The click rate is an important index for measuring the effect of internet advertisements, and generally means that after keywords are input in a search engine, searching is carried out, then related advertisements are arranged in sequence, and a user can select the advertisements which are interested by the user to click in; the number of times an advertisement is searched is taken as the total number of times, and the ratio of the number of times a user clicks and enters a website to the total number of times is called the click rate.

For example, if the advertisement is search shown 1000 times and clicked 10 times by the user, then the click-through rate for the advertisement is: 1 percent.

The click rate can also be used for measuring the popularity of the short video, a user inputs a search keyword in the short video application, for example, if the input keyword is 'laugh', the related laugh short video can be searched, then the user selects a short video frequency in which the user is interested to click in the searched short video, the number of times of searching out the short video after inputting the keyword is taken as the total number of times, and the proportion of the number of times of clicking to enter the short video to the total number of times is the click rate of the short video.

When a user selects a short video which is interested in, the user generally knows the content of the short video primarily according to the cover of the short video, the cover of the short video is more wonderful, and the click rate of the short video is higher. However, many existing short video applications automatically take the first frame of the short video as the front cover of the short video when a user uploads the short video, and the first frame content of the short video often cannot show a highlight in the video, which may result in a low click rate of the short video.

The embodiment of the disclosure provides a video cover image generation method, which is used for generating a wonderful cover for a video, so that the click rate of the video is improved.

To make the objects, technical solutions and advantages of the present disclosure clearer, the present disclosure will be described in further detail with reference to the accompanying drawings, and it is apparent that the described embodiments are only a part of the embodiments of the present disclosure, rather than all embodiments.
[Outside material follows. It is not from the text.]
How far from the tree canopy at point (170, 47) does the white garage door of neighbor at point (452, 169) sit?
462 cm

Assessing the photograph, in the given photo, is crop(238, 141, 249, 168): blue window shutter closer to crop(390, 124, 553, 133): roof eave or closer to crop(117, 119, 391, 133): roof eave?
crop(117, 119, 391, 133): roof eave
All other embodiments, which can be derived by one of ordinary skill in the art from the embodiments disclosed herein without making any creative effort, shall fall within the scope of protection of the present disclosure.
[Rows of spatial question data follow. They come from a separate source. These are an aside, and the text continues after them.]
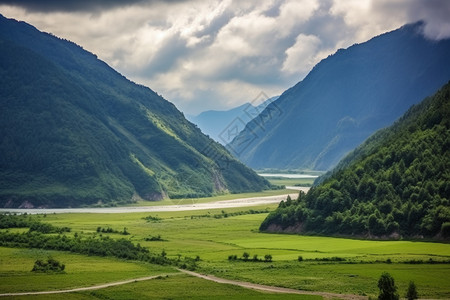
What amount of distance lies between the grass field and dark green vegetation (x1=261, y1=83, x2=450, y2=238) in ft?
21.6

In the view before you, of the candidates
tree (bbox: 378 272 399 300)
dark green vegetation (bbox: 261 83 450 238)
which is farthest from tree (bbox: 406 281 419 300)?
dark green vegetation (bbox: 261 83 450 238)

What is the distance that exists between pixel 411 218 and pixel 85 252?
223 ft

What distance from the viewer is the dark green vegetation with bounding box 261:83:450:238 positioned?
132 meters

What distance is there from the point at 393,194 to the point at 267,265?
5289cm

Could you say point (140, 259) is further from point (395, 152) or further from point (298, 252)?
point (395, 152)

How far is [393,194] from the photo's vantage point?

Embodiments of the present disclosure are described in further detail below.

FIG. 1 is a flow diagram illustrating a method for generating a video cover image according to an exemplary embodiment, as shown in FIG. 1, including the steps of:

in step S11, in response to the video search instruction, determining a target video corresponding to the video search instruction;

in step S12, at least two frames of candidate images are determined from the target video, and a screening parameter for indicating the degree of matching with the search keyword corresponding to the candidate images is determined according to the pixel characteristics of the candidate images and the search keyword corresponding to the video search instruction;

in step S13, a target image is screened from the at least two frames of candidate images according to the screening parameters corresponding to the candidate images, and a cover of the target video is generated according to the target image.

From the above, in the method for generating a video cover image disclosed in the embodiment of the present disclosure, a target video corresponding to a video search instruction is determined, at least two frames of alternative images are determined from the target video, a screening parameter of a matching degree between each frame of alternative image and a keyword is determined according to a pixel feature of each frame of alternative image and the keyword corresponding to the video search instruction, and a cover of the target video is generated by selecting the target image according to the screening parameter. The screening parameters are determined according to the pixel characteristics of the alternative images and the search keywords corresponding to the search instructions, so that the highlight degree of the alternative images and the matching degree with the search keywords can be determined through the cover image generation method provided by the embodiment of the invention, the highlight degree of the video cover image generated according to the target image determined by the screening parameters of the alternative images is higher, the matching degree with the search keywords is higher, more users can be attracted to click the video for watching, and the click rate of the video is improved.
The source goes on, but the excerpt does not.